Buying a spinning reel is perhaps one of the most important purchases a bass angler can make. Anytime you’re fishing with light line, it’s essential to use a spinning reel that will dispense drag smoothly and hold up to the rigors of big fish. If not, you run a serious risk of breaking off the bass of a lifetime.
I’ve been testing the Daiwa Procyon EX Spinning Reel for a few months and have put it through just about everything I can think of. Whether I’ve fished it on large reservoirs or small ponds, it has continued to impress me in several ways. If you’re in the market for a new spinning reel, I suggest giving it some serious consideration.
What you’ll like about it
Before anything else, anglers will immediately notice the buttery smoothness of the Daiwa Procyon EX Spinning Reel. Not only does the Air Rotor system weigh up to 15 percent less than many other rotor designs, but it also allows the reel to function as well—if not better—than some reels twice its price.
I don’t say that lightly. There are some really impressive spinning reels on the market, but they often retail at the $300 price point. I have no idea how Daiwa did it, but this particular reel starts at just $149.99 which, in my opinion, is an absolute steal given its premium performance. I’ve simply been blown away by how smooth this reel is. If it were $300, I’d buy one without any reservations and you’ll rarely hear me say something like that.
The adjustability of the waterproof drag system is incredibly sensitive, which is a necessary feature when you’re targeting big bass with light line. You’re able to adjust the drag to fit any situation and even when you’re in mid-fight with a bass, it dishes out drag consistently and smoothly. You won’t notice any surging whatsoever—that’s hard to find in a more expensive spinning reel, and even more so at this price point.

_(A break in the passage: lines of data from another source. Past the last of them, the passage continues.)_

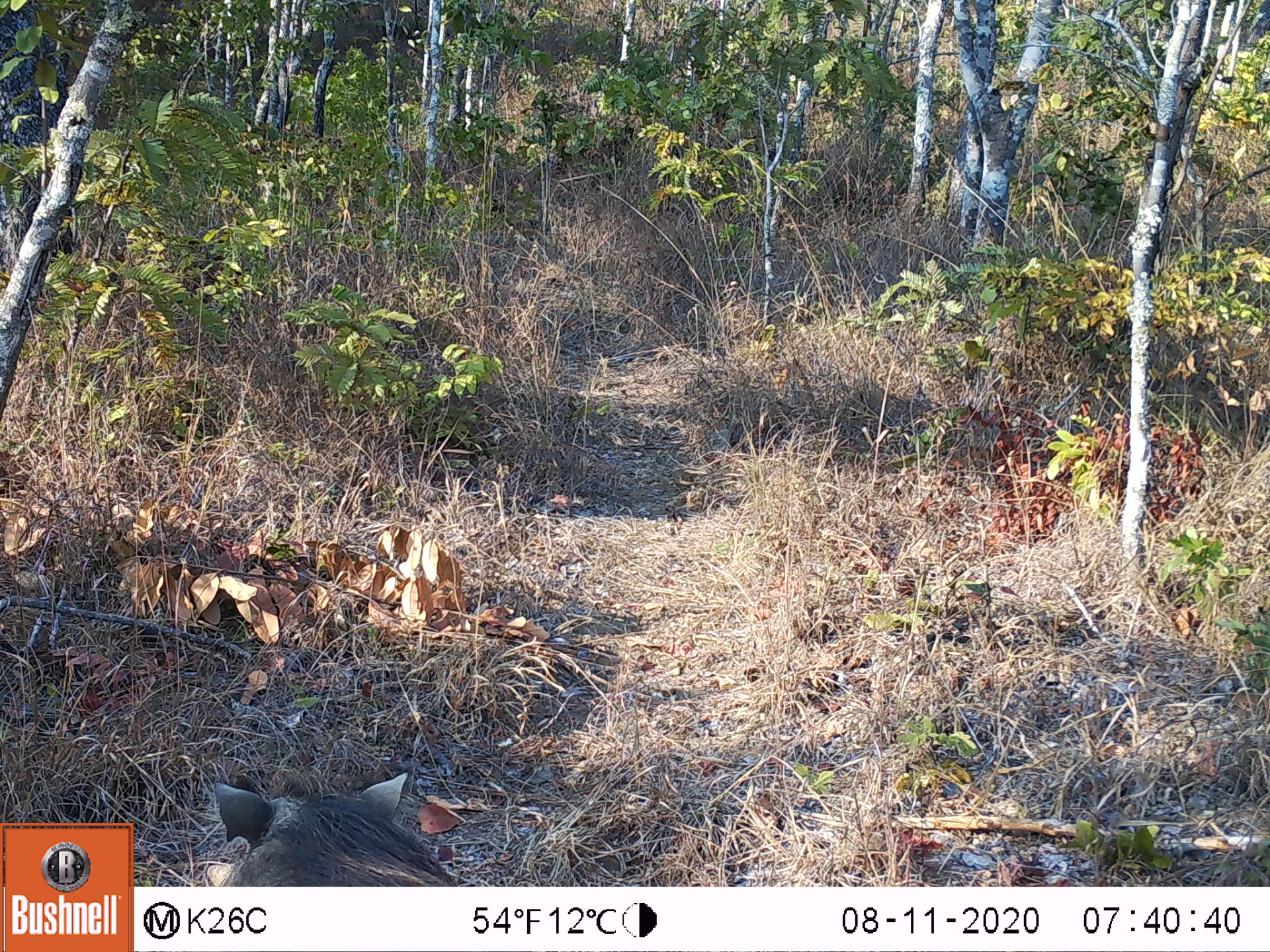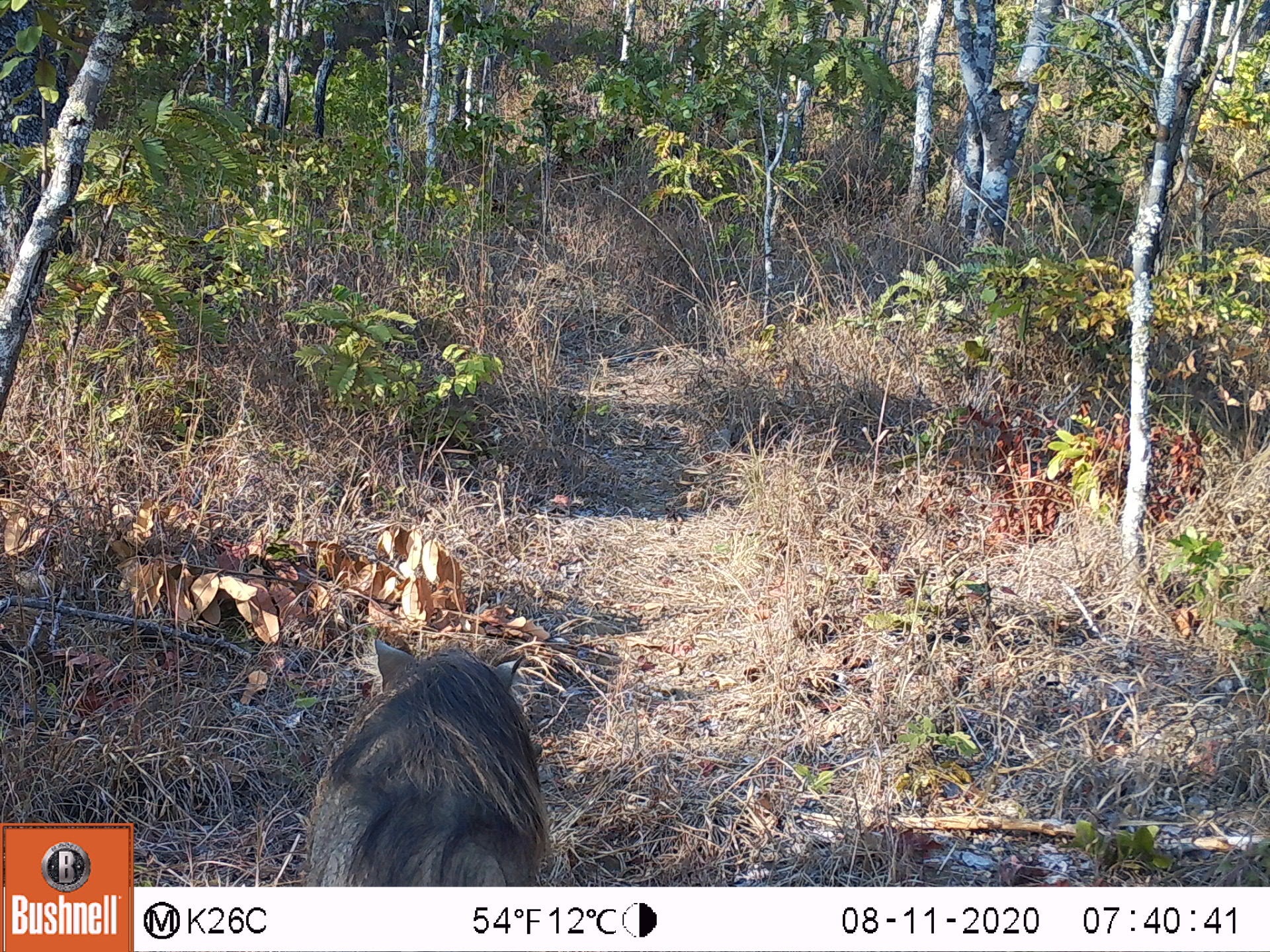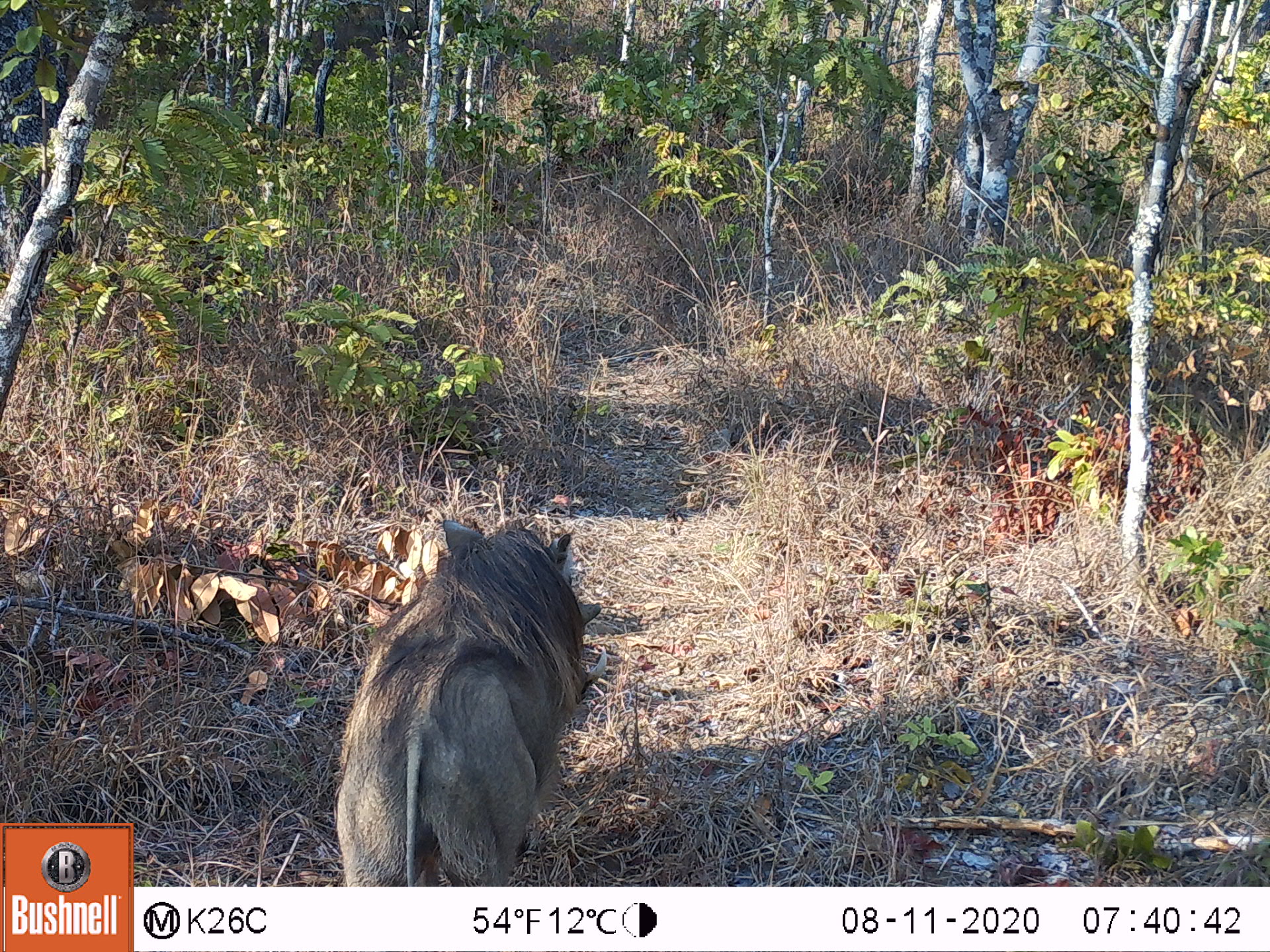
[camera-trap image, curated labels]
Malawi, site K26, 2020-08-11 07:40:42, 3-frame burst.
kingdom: Animalia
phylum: Chordata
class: Mammalia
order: Artiodactyla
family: Suidae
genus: Phacochoerus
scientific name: Phacochoerus africanus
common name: common warthog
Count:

The Procyon EX also has a lightweight aluminum frame that doesn’t flex under pressure, even when a big bass surges at the boat or the bank. You can find rigid frames in spinning reels, but they’re typically heavy and a bit “clunky”. You’ll be very impressed by this reel’s blend of strength and weightlessness.
My experiences with it
I made a point to test this reel with straight fluorocarbon and no braided main line. While many anglers prefer to use braided line for finesse applications, I try to avoid it because I don’t want an extra knot to worry about when I’m landing fish. But there’s a big problem with my preferred setup: Many spinning reels I’ve tested don’t handle fluorocarbon well and there is nothing—and I repeat—nothing more irritating than senseless bird nests when you’re using spinning gear.
The Daiwa Procyon EX handles fluorocarbon excellently and I haven’t experienced a single line management issue throughout the entirety of my testing. I’ve been using 8-pound fluorocarbon on the 2500SH model and it leaves the spool smoothly and packs on tightly during the retrieve. Even when I’m skipping lightweight lures and introducing excess slack into the line, I haven’t had to worry about any catastrophic line tangles. As I’ve told all of my fishing buddies, this reel makes 8-pound fluorocarbon feel like 6-pound monofilament.
There have been a bunch of big bass in the shallows of my private pond and I’ve probably caught close to 40 bass weighing over 4 pounds and up to 8 pounds on the Procyon EX. I’ve purposely “played them” a lot after hooking them in order to test the drag system and I honestly can’t say enough good things about its performance. I have yet to lose a bass, even when they’re skin-hooked in the thin part of their mouths.
This reel has blown me away and I will certainly own more of them. I know $149.99 is a lot of money, but when you compare it to some of the more expensive models out there, this is an absolute steal that deserves your attention. As I mentioned earlier, if you’re in the market for a new spinning reel, don’t ignore this one.